#### [Texte de la page]
______

Cet article propose donc d’adopter une large focale tout en proposant plusieurs cas d’études significatifs d’évidentes spécificités locales. Il s’appuie sur des sources photographiques et écrites datées des années 1870 à 1910. Il s’agit en effet de considérer la photographie non pas comme un matériau visuel pur, mais comme une « image-texte » (Mitchell 1995, 89), c’est-à-dire un élément indissociable d’une plus vaste constellation de sources textuelles ou orales (ces dernières ne seront pas directement abordées ici pour des raisons de format). Les exemples en partie inédits qui ponctuent cet article ont été identifiés à partir d’un travail d’agrégation de fonds relatifs à la période concernée réalisé pour deux projets de recherche en histoire de la photographie (pour le détail des archives couvertes, voir Foliard 2020 ; Foliard, Jaillant et Schuh 2022).

______

#### [Exercices à faire]
[1] Recopiez tel quel le passage du texte de la page qui va de « Cet article propose » jusqu'à « et Schuh 2022). » inclus.
[2] D'après le texte de la page, pourquoi les sources orales ne sont-elles pas directement abordées ? Répondez en une à trois phrases.
[3] Selon le texte de la page, de quelles années datent les sources photographiques et écrites utilisées ?
Vous n'aurez pas besoin des données.

#### [Données de départ]

______

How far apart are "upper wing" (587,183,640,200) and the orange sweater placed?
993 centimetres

______

#### [Les solutions]
[1]
Cet article propose donc d’adopter une large focale tout en proposant plusieurs cas d’études significatifs d’évidentes spécificités locales. Il s’appuie sur des sources photographiques et écrites datées des années 1870 à 1910. Il s’agit en effet de considérer la photographie non pas comme un matériau visuel pur, mais comme une « image-texte » (Mitchell 1995, 89), c’est-à-dire un élément indissociable d’une plus vaste constellation de sources textuelles ou orales (ces dernières ne seront pas directement abordées ici pour des raisons de format). Les exemples en partie inédits qui ponctuent cet article ont été identifiés à partir d’un travail d’agrégation de fonds relatifs à la période concernée réalisé pour deux projets de recherche en histoire de la photographie (pour le détail des archives couvertes, voir Foliard 2020 ; Foliard, Jaillant et Schuh 2022).

[2] Les sources orales ne sont pas directement abordées pour des raisons de format.

[3] Elles datent des années 1870 à 1910.